About $18,207.33 ending balance

Need the guide or a nearby tool?

Need a slower walkthrough, a related calculator, or the full library? These links keep you close to the task you started.

Frequently asked questions

Plain-language answers about when to use the estimate, what your numbers mean, what is left out, and how privacy works.

When should I use the Interest Calculator?

Use it when you want to test the exact inputs on this page: Compare simple interest with compound interest. Estimate interest earned on savings or interest charged on a balance. The result is a check against your assumptions, not proof that a lender, tax app, broker, platform, or provider will use the same number.

What do the main Interest Calculator inputs mean?

Principal means the starting amount before new interest or deposits are added. Annual interest rate means the yearly rate entered as a normal percent, such as 5 for 5%. Time in years means how long the estimate runs. Use 1.5 for 18 months or 0.25 for 3 months. Compounding frequency means how often interest is added back to the balance in compound mode. Monthly deposits means extra money added each month in compound mode.

Should I choose simple or compound interest?

Choose simple interest when interest is based only on the original principal. Choose compound interest when interest gets added back to the balance and can earn more interest later.

Why does the compound result grow faster?

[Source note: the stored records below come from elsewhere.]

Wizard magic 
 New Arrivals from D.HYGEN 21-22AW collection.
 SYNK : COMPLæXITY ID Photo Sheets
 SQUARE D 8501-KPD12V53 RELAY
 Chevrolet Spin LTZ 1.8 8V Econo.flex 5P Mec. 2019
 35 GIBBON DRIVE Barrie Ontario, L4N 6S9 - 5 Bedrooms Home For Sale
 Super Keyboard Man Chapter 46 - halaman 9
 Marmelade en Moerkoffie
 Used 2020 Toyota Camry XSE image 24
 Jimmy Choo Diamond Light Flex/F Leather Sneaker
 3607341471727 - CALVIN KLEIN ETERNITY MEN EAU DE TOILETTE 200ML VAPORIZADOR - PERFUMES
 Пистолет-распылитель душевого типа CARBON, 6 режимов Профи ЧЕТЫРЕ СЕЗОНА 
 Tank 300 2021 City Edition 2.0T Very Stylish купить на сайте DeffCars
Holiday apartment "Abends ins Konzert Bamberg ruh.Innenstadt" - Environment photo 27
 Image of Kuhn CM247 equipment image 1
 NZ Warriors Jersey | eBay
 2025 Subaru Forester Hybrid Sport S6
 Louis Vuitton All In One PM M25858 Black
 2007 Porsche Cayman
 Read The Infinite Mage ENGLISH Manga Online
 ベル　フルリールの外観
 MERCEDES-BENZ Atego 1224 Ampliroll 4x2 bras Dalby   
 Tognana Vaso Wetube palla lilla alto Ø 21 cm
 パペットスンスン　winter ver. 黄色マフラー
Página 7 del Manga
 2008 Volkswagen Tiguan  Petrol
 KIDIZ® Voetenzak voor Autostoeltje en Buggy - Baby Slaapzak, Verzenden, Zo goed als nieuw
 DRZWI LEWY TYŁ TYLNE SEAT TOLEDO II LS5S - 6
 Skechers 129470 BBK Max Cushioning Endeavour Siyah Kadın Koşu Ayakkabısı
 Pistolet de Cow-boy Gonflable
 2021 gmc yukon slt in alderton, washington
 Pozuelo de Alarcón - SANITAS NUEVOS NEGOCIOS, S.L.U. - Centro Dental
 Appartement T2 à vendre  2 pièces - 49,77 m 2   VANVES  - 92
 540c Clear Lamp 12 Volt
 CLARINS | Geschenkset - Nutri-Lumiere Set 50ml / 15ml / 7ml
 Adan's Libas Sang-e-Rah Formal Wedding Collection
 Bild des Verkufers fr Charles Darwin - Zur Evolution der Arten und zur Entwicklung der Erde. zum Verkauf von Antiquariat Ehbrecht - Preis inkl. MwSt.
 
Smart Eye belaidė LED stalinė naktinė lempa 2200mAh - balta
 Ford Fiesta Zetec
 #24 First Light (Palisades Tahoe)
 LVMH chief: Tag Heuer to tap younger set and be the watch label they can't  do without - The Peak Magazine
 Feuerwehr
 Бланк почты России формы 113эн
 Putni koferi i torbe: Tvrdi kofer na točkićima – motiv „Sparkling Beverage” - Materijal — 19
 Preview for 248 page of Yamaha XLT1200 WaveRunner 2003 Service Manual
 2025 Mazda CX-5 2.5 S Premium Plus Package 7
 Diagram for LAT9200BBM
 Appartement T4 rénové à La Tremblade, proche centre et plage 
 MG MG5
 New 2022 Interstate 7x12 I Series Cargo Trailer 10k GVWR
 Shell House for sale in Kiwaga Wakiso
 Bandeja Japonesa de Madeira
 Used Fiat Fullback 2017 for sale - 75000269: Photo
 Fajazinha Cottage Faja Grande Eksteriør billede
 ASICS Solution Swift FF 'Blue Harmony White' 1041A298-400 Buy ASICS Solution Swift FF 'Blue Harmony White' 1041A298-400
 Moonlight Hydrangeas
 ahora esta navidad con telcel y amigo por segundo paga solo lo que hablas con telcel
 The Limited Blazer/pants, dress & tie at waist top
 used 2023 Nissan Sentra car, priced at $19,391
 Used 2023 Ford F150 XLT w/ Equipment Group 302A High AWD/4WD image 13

Compound interest starts each new period from a bigger balance. For example, $2,500 at 5% for 8 years with quarterly compounding grows to about $3,720.33 before taxes, fees, or withdrawals.

Is annual interest rate the same as APR or APY?

No. The annual interest rate is the rate used by this calculator. APR can include certain loan fees, and APY reflects compounding on deposit accounts. Check the real disclosure when the exact legal or bank number matters.

What is the Interest Calculator doing with my numbers?

In plain language: Simple interest multiplies principal by annual interest rate and time. Compound interest grows the balance by the selected compounding frequency, then adds monthly deposits in the estimate. If the answer looks strange, check that the rate is annual, the time is in years, and the compound mode uses the compounding frequency you meant.

How should I read the Interest Calculator answer?

In simple mode, read interest and ending balance separately. In compound mode, compare ending balance, total contributions, estimated interest, and effective annual rate so deposits are not confused with growth.

What does this estimate leave out?

This is interest math only. It does not include APR fees, taxes, penalties, minimum balances, bank APY rules, investment risk, loan payment schedules, daily balance billing, promotional rates, or lender disclosures. For loans, compare the lender APR and payment schedule. For bank accounts, compare the stated APY and account rules. For investing, remember the return is not guaranteed.

What should I double-check before copying the result?

Double-check annual rate, time in years, compounding frequency, and whether you are trying to estimate savings growth, loan interest, APR, APY, or investment return.

Does the site save my finance inputs?

No. The calculator runs in your browser tab. Recent answers stay only on the page while you use it, and they are not sent to a server.